*Document excerpt*:

Turtle Shell Repair after Shell Rot
These pictures were taken during
the repair process of my Trachemys scripta elegans's shell.
The guy (well, actually it's a girl :-)) had an bad shell rot, that caused her tle lost of a marginal and a part of a costal scute. I immediately ran on the Net, looking for information about this disease, and with the info I found, healed her completely. The first part was more complicated than the repair itself. I had to sumministrate her 6mg of gentamicin (a potent Gram-negative antibiotic) intramusculary every 48 hours. She had to stay out of her tank and had soakings in povidone-iodine solution every 24 hours. After a week, when the infection completely disappeared, the repair took place. I'd like to explain why I did it all .. where I live, the veterinarians are able to help cows, horses, even cats and dogs, but if you come there with a sick turtle, or whatever other reptile or amphibian, they just tell you it's really sick, and that a good thing would be getting him asleep. NO! This is absolutely not a good idea, if your animal can be healed!
Anyway, here is how I repaired her.
1. I fixed her on a piece of wood (with a towel on top, so it didn't hurt her), so he could not move away during the repair process (theorically. I had to keep her in place with my hands all the time). I also cleaned the wound and surroundings with ethanole. I also covered her head with another towel - it seems to calm her down a bit.
2. I started applying small pieces of fiberglass on the surroundings of the shell.
3. Here I'm fixing the broken piece of bone with a special acrilic resin they use in dental reconstrucion. Note that I applied it just superficially, so a (occasional) bone growth won't be blocked.
4. Here I started applying pieces of fiberglass, soaked with epoxy resin on the turtle shell.
5. I turned her on her back, so I was able to do the repair even on the inner part of the shell.
6. Here she is, immediately after the repair.
8. One day after the repair. The whiteish area around the repair was caused by the resin. It's already gone away at the time of writing. You may also note that the turtle's nose is damaged. This was caused by a bite of a bigger turtle in the shop where I purchased (well, where I saved) her 7 years ago.
9. My turtle, happily basking on one of the basking areas of her tank. with her new, plastic shell.

*Data provided*:
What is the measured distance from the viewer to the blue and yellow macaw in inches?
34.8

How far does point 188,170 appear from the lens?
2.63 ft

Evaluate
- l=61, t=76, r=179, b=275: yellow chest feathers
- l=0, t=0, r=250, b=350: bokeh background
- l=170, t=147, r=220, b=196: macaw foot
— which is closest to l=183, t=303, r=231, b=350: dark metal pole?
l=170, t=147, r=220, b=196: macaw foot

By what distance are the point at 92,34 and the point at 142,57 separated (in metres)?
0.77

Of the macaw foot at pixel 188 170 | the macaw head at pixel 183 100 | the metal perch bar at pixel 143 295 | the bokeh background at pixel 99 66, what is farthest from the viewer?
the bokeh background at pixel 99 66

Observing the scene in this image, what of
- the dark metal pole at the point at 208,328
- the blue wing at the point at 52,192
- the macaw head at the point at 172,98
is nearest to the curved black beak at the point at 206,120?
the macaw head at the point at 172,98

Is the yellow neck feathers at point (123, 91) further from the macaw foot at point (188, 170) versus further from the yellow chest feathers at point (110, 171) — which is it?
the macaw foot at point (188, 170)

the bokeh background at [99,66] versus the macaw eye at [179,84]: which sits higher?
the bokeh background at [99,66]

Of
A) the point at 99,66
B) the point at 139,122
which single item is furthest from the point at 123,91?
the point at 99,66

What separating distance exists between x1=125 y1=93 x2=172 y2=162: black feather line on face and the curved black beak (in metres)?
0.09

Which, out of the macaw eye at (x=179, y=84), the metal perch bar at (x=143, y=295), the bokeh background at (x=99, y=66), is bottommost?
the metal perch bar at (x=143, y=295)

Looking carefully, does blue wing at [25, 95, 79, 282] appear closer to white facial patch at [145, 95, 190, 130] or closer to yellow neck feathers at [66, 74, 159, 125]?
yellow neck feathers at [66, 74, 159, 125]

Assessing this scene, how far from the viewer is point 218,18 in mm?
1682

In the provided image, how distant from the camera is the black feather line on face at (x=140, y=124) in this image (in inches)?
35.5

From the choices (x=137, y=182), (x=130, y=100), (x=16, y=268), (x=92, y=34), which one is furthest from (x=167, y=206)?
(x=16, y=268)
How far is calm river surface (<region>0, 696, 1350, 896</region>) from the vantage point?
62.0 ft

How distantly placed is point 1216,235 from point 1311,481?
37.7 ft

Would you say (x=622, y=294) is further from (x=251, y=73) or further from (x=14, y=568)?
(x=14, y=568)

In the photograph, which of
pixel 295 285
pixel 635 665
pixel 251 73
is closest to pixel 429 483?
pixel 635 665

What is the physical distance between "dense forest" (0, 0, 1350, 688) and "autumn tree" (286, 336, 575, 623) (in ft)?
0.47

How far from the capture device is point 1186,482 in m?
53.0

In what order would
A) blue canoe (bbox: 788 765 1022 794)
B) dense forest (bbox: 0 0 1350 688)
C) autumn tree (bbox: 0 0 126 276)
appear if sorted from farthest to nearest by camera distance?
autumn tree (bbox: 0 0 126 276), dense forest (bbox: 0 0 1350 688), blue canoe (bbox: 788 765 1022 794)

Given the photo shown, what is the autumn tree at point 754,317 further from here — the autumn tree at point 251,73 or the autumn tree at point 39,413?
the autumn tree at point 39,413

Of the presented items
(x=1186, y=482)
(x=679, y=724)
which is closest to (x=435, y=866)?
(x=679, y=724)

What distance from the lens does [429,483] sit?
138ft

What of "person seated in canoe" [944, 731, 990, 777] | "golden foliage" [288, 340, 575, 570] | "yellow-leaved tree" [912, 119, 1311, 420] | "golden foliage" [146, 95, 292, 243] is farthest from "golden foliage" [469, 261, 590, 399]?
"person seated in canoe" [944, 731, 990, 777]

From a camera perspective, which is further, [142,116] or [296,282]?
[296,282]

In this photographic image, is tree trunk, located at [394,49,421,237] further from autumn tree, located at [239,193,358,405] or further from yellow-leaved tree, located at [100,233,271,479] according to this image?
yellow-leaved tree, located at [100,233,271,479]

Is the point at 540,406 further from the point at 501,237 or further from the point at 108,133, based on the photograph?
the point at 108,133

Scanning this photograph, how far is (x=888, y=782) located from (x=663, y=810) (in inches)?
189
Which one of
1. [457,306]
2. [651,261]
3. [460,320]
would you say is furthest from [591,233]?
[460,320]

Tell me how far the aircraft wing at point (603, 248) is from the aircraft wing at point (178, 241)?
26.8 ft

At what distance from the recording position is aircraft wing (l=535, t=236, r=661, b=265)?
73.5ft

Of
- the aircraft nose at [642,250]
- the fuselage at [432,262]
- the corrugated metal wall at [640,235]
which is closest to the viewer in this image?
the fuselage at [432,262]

*Exercise instructions*:
Rewrite the turtle shell repair account starting with "Anyway, here is" and going on through "won't be blocked.", changing "towel" to "blanket" wherever it occurs.

*Result of the exercise*:
Anyway, here is how I repaired her.
1. I fixed her on a piece of wood (with a blanket on top, so it didn't hurt her), so he could not move away during the repair process (theorically. I had to keep her in place with my hands all the time). I also cleaned the wound and surroundings with ethanole. I also covered her head with another blanket - it seems to calm her down a bit.
2. I started applying small pieces of fiberglass on the surroundings of the shell.
3. Here I'm fixing the broken piece of bone with a special acrilic resin they use in dental reconstrucion. Note that I applied it just superficially, so a (occasional) bone growth won't be blocked.